-- Opening Marker --

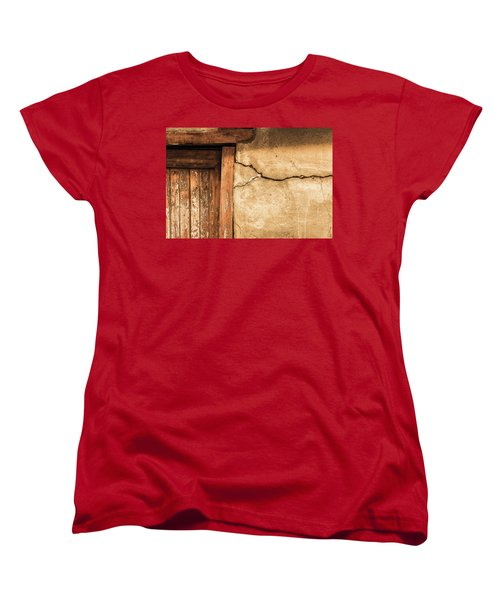 Women's T-Shirt (Standard Cut) featuring the photograph Cracked Lime Stone Wall And Detail Of An Old Wooden Door by Semmick Photo
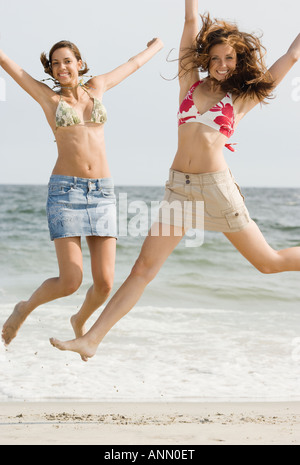 Young women jumping at beach - Stock Photo
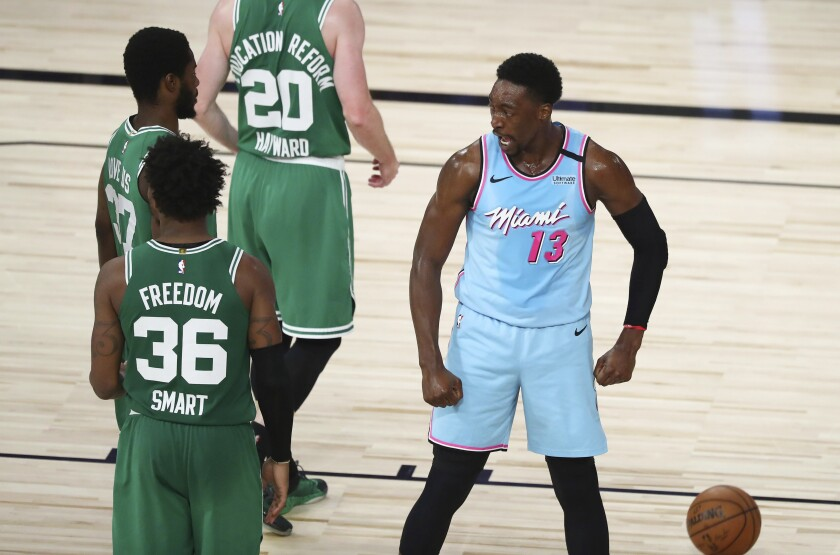 Miami Heat forward Bam Adebayo (13) reacts after scoring and getting fouled against the Boston Celtics during the second half of an NBA basketball game Tuesday, Aug. 4, 2020, in Lake Buena Vista, Fla. (Kim Klement/Pool Photo via AP)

-- Closing Marker --

◆ ASSIGNED TASK ◆
Repeat the material verbatim but without any of its pictures.

◆ TASK RESPONSE ◆
 Women's T-Shirt (Standard Cut) featuring the photograph Cracked Lime Stone Wall And Detail Of An Old Wooden Door by Semmick Photo
 Young women jumping at beach - Stock Photo
 Miami Heat forward Bam Adebayo (13) reacts after scoring and getting fouled against the Boston Celtics during the second half of an NBA basketball game Tuesday, Aug. 4, 2020, in Lake Buena Vista, Fla. (Kim Klement/Pool Photo via AP)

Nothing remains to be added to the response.